Back-to-School Safety

As much as we would all love to go back to the days of Mayberry, our neighborhoods and communities aren’t as safe as they used to be. Teaching kids while they are young the importance of stranger danger and what to do in cases of an emergency helps them stay calm and act appropriately if they find themselves in a sticky situation. In today’s world, school safety not only includes talking to your kids about strangers, but how they should handle situations on their way to school, on the playground, and with their school friends. Since a majority of kids still walk or ride their bikes to school, children must know the rules of the road, to watch for cars and buses, walk in groups, wear helmets, keep arms and legs inside while riding the bus, and to stay alert at all times. While on the playground, teach your children to play where there is a soft surface to land on in case they fall, to wait their turn on the slide to avoid crashing into another child, climb carefully, and to stay away from sharp objects or unstable equipment. Another angle kids now have to be prepared for is school bullying. Find more school safety tips from the National Safety Council.

Regular Bedtime Schedules

As a parent, we all know this is one of the toughest jobs of the day. Bedtime can be an entire exercise on its own. However, keeping a steady routine provides structure and gives your child the right amount of sleep they need to stay focused and awake so they can learn in school.  Between meals, homework, lessons, sports, and playtime, it can be challenging to keep a set bedtime, but studies show kids who maintain a regular bedtime routine have better behavior and are less likely to act out. To get your child into a scheduled bedtime, try lowering the lights 30 minutes before they are ready to sleep. When light starts to fade, the brain hormone melatonin starts to rise, causing drowsiness. Remember, it’s all about team work. If you have someone that can help you get the kids to bed, take advantage of it so you aren’t doing it alone.

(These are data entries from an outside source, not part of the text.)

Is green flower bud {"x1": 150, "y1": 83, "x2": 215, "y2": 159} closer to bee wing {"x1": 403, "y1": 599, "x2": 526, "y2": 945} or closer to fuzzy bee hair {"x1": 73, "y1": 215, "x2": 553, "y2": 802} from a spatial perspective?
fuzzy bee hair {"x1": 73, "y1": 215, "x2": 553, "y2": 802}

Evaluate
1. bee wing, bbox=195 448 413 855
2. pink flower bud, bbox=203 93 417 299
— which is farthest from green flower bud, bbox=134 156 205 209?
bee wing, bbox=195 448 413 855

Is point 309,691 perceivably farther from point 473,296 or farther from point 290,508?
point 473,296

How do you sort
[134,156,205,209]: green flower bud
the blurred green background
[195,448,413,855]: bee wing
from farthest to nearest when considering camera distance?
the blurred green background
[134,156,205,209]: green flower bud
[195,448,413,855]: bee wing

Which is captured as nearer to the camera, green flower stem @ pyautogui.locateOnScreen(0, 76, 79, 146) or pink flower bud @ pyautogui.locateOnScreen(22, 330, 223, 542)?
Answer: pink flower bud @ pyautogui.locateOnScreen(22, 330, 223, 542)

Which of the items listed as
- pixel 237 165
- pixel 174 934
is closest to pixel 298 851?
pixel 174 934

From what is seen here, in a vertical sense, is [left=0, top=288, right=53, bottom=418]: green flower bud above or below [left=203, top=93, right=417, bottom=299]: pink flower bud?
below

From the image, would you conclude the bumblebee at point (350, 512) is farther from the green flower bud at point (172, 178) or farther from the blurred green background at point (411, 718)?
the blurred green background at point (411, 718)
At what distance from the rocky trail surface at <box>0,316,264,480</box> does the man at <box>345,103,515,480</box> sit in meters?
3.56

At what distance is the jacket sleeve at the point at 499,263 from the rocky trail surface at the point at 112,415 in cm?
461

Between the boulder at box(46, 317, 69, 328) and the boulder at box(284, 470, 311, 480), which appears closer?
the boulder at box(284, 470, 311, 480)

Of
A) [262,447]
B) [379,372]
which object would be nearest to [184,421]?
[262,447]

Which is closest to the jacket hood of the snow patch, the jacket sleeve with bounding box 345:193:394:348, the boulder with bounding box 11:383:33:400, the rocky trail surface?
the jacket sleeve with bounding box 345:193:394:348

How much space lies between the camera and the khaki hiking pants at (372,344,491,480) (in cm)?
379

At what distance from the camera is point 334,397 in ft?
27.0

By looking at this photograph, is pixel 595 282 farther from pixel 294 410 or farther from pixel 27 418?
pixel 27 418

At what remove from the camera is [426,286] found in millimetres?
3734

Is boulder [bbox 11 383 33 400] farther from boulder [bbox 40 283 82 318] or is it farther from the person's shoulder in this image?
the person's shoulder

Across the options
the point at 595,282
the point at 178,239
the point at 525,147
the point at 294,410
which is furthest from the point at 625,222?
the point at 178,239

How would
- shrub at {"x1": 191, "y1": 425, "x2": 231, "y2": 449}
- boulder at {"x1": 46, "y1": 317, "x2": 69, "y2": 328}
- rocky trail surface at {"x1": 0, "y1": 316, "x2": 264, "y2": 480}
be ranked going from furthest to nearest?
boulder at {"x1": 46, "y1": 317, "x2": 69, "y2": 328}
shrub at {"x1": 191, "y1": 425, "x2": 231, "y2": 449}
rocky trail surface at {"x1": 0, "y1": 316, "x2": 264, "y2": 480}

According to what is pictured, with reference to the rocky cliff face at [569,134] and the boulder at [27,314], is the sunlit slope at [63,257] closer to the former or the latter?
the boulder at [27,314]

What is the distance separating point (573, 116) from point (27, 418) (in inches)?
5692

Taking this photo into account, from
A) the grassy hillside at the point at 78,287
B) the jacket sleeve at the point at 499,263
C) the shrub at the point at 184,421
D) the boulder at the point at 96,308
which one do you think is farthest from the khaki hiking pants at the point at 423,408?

Healthy Habits for Parent Anxiety

Last but not least, and certainly one of the most important habits to form, is to take time for you during the school year. With all the hustle and bustle of the school year, getting kids into a routine, and ensuring their safety, it’s critical to take care of your health so you can in turn take care of your child. We all want what is best for our children, but there is so much pressure to be the “perfect parent” that it’s easy to have parent anxiety and with that comes a lot of stress. However, there is no perfect parent out there so taking time for yourself may be one of the key ingredients for happy parents and happy kids. Eating well, exercising, and getting a full night sleep will refresh and re-energize your efforts as a parent. To help with anxiety, talk to your partner more and call parents and friends to compare notes. You will be surprised to learn that many people are going through the same things as you are and you are not alone. They can help you cope with challenges and issues that may arise with your children and can share experience and stories of what they did with their children. For more peace of mind, talk with your pediatrician. They can give information, recommendations, and professional advice for your child care.